### RECORD EXTRACTS
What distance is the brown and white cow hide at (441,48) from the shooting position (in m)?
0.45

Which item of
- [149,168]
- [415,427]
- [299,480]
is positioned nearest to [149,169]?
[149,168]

### WHAT THE TASK REQUIRES
Rewrite all of the entries with "shooting position" changed to "camera position", leaving everything else as it is.

### ANSWER TO THE EXERCISE
What distance is the brown and white cow hide at (441,48) from the camera position (in m)?
0.45

Which item of
- [149,168]
- [415,427]
- [299,480]
is positioned nearest to [149,169]?
[149,168]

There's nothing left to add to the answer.